> _Passage_
···

Great guide Kyle. You may need to add as a rule of thumb though. *Most important parts are your motherboard and power supply to base off of.* From those items you can then consider which video cards, which processor, which ram .... etc.


----------



## kyle2020 (Apr 23, 2008)

JrRacinFan said:


> Great guide Kyle. You may need to add as a rule of thumb though. *Most important parts are your motherboard and power supply to base off of.* From those items you can then consider which video cards, which processor, which ram .... etc.



good suggestions Jr, im currently writing a more comprehensive guide so ill keep that in mind. cheers!


----------



## saadzaman126 (Apr 23, 2008)

sick post im trying to build a pc my self... yes i am a newbie firstimer... so u can imagine


----------



## kyle2020 (Apr 23, 2008)

saadzaman126 said:


> sick post im trying to build a pc my self... yes i am a newbie firstimer... so u can imagine



i can haha, i was in your position 2 or so months ago. stick at it, and dont get scared off by fancy names and numbers, its really simple once your into it  if you need any help, just message me and ill be happy to assist!


----------



## saadzaman126 (Apr 23, 2008)

thanx a lot, and don't worry i definitly will take u up on that offer


----------



## SUPERREDDEVIL (Apr 24, 2008)

please check my rig and tell me if it´s a good machine for gaming.

···

> _Exercise data_

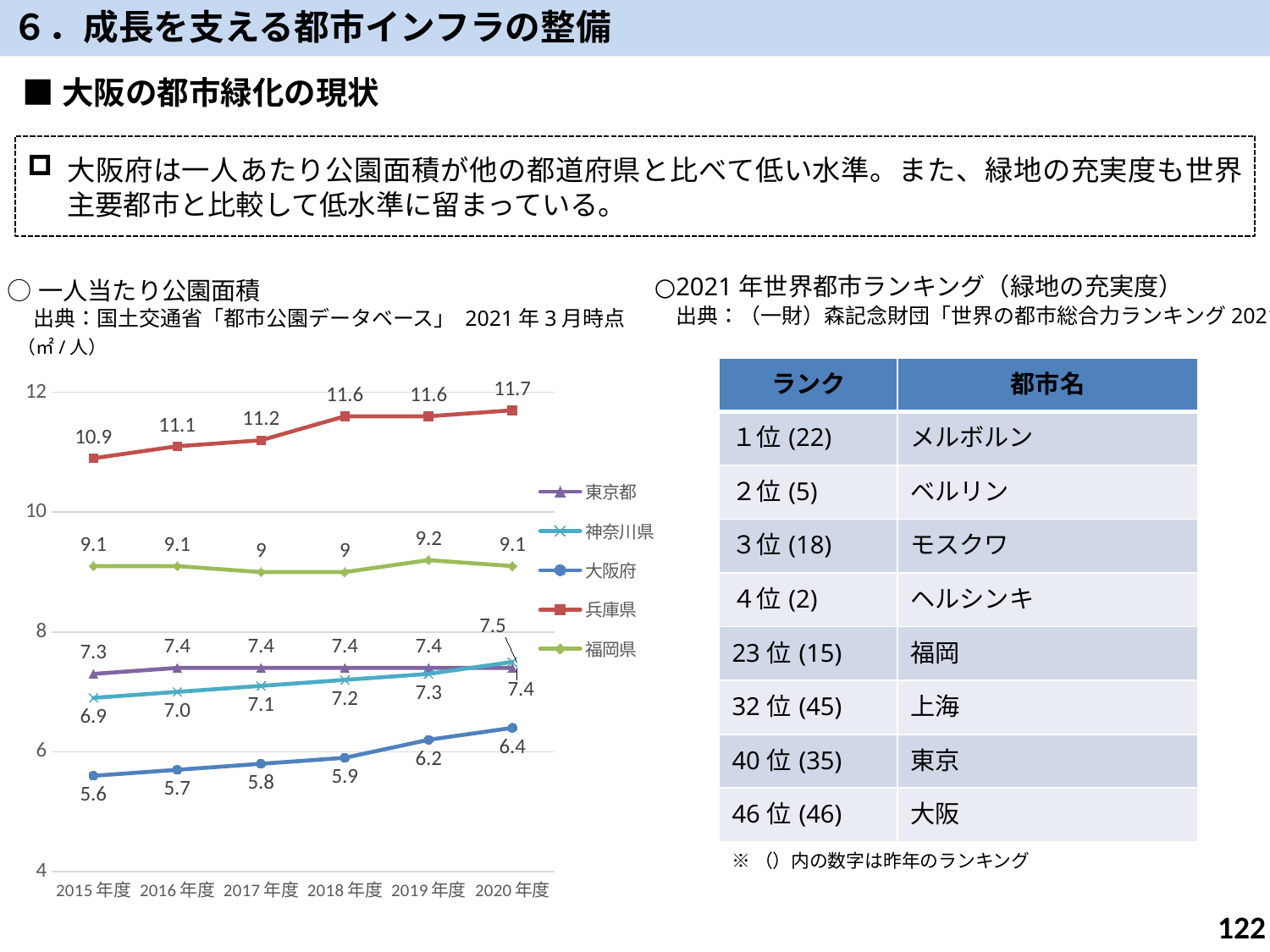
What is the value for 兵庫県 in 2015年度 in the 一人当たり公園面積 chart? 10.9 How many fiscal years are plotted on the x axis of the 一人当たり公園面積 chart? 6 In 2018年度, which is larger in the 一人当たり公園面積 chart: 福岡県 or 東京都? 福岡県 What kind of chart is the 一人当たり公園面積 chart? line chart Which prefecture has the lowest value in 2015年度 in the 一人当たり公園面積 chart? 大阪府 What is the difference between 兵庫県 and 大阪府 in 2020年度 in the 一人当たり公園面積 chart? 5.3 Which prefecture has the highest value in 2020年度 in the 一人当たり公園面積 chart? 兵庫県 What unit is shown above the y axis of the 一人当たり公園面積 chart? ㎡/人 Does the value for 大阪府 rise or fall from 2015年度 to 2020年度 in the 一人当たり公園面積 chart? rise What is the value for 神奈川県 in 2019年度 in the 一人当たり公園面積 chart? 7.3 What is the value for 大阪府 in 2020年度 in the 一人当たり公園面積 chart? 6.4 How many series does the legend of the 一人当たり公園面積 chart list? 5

···

> _Task objective_
Copy out the forum thread about building a PC word for word, from start to end. The lines above play no part in what comes next.

> _Response_
Great guide Kyle. You may need to add as a rule of thumb though. *Most important parts are your motherboard and power supply to base off of.* From those items you can then consider which video cards, which processor, which ram .... etc.


----------



## kyle2020 (Apr 23, 2008)

JrRacinFan said:


> Great guide Kyle. You may need to add as a rule of thumb though. *Most important parts are your motherboard and power supply to base off of.* From those items you can then consider which video cards, which processor, which ram .... etc.



good suggestions Jr, im currently writing a more comprehensive guide so ill keep that in mind. cheers!


----------



## saadzaman126 (Apr 23, 2008)

sick post im trying to build a pc my self... yes i am a newbie firstimer... so u can imagine


----------



## kyle2020 (Apr 23, 2008)

saadzaman126 said:


> sick post im trying to build a pc my self... yes i am a newbie firstimer... so u can imagine



i can haha, i was in your position 2 or so months ago. stick at it, and dont get scared off by fancy names and numbers, its really simple once your into it  if you need any help, just message me and ill be happy to assist!


----------



## saadzaman126 (Apr 23, 2008)

thanx a lot, and don't worry i definitly will take u up on that offer


----------



## SUPERREDDEVIL (Apr 24, 2008)

please check my rig and tell me if it´s a good machine for gaming.